Similarity searches provide users with alternative straightforward ways to study gene expression without requiring to cluster the whole data set first.

The user can select genes of interest by typing in their IDs or by querying from data set annotations and then use these genes to query the entire data set for similar ones.

Genes whose expression profiles are similar under a chosen distance measure (a variety are available) are reported. To reduce the size of the meaningful an-swer, users can set cut-off thresholds for the number of genes to be displayed or for the maximal distance that is relevant to their query (e.g. the estimate of the significance threshold for a particular data set (Kruglyak & Tang 2001)).

There exists also an “opposite” search, in the sense that only the farthest dis-tance genes are displayed in the result set. This way the user can study the genes that are anti-correlated with the gene of interest.

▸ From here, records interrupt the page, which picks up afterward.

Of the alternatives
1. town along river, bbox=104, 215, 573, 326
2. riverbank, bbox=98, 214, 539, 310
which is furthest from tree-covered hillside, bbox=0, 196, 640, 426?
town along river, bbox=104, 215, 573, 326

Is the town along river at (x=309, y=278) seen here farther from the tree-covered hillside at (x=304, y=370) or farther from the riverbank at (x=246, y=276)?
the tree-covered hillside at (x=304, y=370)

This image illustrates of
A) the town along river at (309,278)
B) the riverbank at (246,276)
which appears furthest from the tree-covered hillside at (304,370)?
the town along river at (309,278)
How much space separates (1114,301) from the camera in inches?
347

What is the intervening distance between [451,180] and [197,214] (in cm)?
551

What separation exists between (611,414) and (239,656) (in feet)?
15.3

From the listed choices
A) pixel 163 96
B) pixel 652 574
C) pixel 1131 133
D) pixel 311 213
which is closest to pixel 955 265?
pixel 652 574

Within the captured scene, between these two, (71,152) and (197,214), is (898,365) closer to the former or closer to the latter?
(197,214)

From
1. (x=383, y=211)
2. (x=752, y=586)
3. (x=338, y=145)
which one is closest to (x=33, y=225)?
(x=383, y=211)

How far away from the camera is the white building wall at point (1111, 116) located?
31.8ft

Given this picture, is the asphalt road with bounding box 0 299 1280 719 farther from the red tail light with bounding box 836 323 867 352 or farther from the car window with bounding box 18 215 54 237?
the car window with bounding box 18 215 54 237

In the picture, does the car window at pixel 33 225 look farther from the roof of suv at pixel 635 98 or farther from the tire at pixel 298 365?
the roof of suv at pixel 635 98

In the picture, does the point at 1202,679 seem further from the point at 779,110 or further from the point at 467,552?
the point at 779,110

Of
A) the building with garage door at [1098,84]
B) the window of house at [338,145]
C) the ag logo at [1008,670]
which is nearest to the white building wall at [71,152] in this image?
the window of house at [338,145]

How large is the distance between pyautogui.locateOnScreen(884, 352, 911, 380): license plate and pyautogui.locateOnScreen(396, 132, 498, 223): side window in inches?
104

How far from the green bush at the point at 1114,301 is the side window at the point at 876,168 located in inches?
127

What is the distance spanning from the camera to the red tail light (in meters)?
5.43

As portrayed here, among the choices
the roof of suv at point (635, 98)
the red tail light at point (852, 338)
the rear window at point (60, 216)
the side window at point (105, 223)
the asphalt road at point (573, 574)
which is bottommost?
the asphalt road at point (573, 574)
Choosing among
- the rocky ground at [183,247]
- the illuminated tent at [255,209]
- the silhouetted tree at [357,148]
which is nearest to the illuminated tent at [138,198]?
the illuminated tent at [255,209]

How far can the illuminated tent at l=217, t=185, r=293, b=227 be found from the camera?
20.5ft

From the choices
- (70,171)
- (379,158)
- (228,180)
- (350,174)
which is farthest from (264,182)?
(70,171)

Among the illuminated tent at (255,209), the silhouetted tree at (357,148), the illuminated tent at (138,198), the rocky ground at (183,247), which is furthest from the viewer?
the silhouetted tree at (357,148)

The similarity search can be performed either on one gene at a time, or on a set of genes simultaneously. If many genes are used in the search together, the results can be displayed either for each one individually, or as a combined result merging all the individual results. This way, for example, starting from a tight cluster of co-expressed genes, one can search for other genes that have similar profiles to any of the original ones. This can be seen as generating a “supercluster”.

Visualization methods

The results of the cluster analysis and similarity searches are presented visu-ally in the heat-map format, made popular in the microarray community by Mike Eisen (Eisen et al. 1998). The results are presented in PNG (Portable Network Graphics) or GIF formats, with clickable regions for drilling into the expression data - e.g. exploring subtrees in a hierarchical clustering.